Top of TEXT PASSAGE

The diagnosis is grim: fiscal cancer
By Tom Quiner
The diagnosis comes from a reliable “money doctor,” David M. Walker:
“We have been diagnosed with fiscal cancer.”
Mr. Walker is the retired Comptroller General for the Federal Government. I’ve been following him for a number of years and was pleased to see him interviewed in Dinesh D’ Souza’s hit movie, “2016: Obama’s America.”
For starters, Walker warns us that the national debt is much larger than the “official” $15 to 16 Trillion number being bandied about (what’s a trillion dollar difference between friends?).
That number doesn’t include a host of unfunded liabilities which the government has promised to pay to seniors, Baby Boomers, and others which ratchets up the real liability to $75 Trillion dollars, nearly a quarter of a million liability per legal American citizen.
I’ve watched loved ones die of cancer. It is painful beyond words. I don’t want to see my beloved country die of fiscal cancer, but that is the course we’re on if America doesn’t receive immediate treatment.

Bottom of TEXT PASSAGE

- [TASKS AND EXERCISES]:
- a) According to the fiscal cancer article, what position did David M. Walker retire from?
- b) List every person named in the fiscal cancer article.
- c) Rewrite the fiscal cancer article starting at "Mr. Walker is" and ending at "difference between friends?).", replacing "movie" with "film".

Top of ENTRIES PROVIDED

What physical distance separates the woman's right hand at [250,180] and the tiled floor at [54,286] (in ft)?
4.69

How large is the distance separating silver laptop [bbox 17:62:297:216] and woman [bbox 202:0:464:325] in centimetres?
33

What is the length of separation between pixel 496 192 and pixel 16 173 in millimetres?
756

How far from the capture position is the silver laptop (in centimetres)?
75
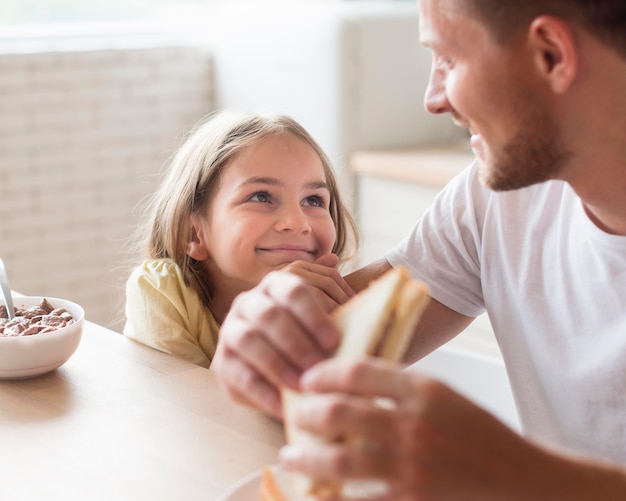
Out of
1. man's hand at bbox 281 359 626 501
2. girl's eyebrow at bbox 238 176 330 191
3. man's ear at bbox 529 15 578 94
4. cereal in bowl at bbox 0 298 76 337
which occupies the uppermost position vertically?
man's ear at bbox 529 15 578 94

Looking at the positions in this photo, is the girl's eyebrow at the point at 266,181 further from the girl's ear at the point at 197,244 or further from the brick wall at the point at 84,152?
the brick wall at the point at 84,152

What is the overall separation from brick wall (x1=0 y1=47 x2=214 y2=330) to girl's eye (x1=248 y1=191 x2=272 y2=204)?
5.60 feet

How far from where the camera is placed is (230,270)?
1721 mm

Bottom of ENTRIES PROVIDED

- [TASK-BY-TASK ANSWERS]:
- a) Comptroller General for the Federal Government

- b) Tom Quiner, David M. Walker, Dinesh D' Souza, Obama

- c)
Mr. Walker is the retired Comptroller General for the Federal Government. I’ve been following him for a number of years and was pleased to see him interviewed in Dinesh D’ Souza’s hit film, “2016: Obama’s America.”
For starters, Walker warns us that the national debt is much larger than the “official” $15 to 16 Trillion number being bandied about (what’s a trillion dollar difference between friends?).